His eyes dwelt on her for a moment, and a very friendly expression filled them.
'Don't you get into any difficulties?' he said.
'There's never but one with me,' she laughed; 'and that doesn't hurt, Airey.'
There was a loud and cheerful knock on the door.
'Visitors! When people come, how do you account for me?'
'I say nothing. I believe you're taken for my daughter.'
'Not since you trimmed your beard! Well, it doesn't matter, does it? Let him in.'
The visitor proved to be nobody to whom Peggy needed to be accounted for; he was Tommy Trent, the smart, trim young man who had danced with her at Mrs.
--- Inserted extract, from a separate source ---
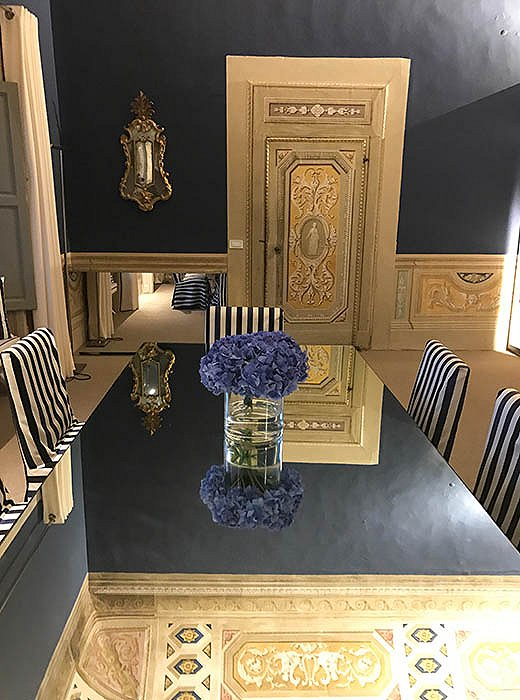 With mirrored tables and plenty of trompe l'oeil, the offices of the Italian shoe company Aquazzura are yet another source of lavish inspiration for Indré.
Bonfill's party.
'You here again!' he exclaimed in tones of grave censure, as he laid down his hat on the top of the red-leather book on the little table. He blew on the book first, to make sure it was not dusty.
Peggy smiled, and Airey relit his pipe. Tommy walked across and looked at the débris of the loaf. He shook his head when Peggy offered him tea.
A sudden idea seemed to occur to him.
'I'm awfully glad to find you here,' he remarked to her. 'It saves me going up to your place, as I meant. I've got some people dining to-night, and one of them's failed. I wonder if you'd come? I know it's a bore coming again so soon, but – '
'I haven't been since Saturday.'
'But it would get me out of a hole.' He spoke in humble entreaty.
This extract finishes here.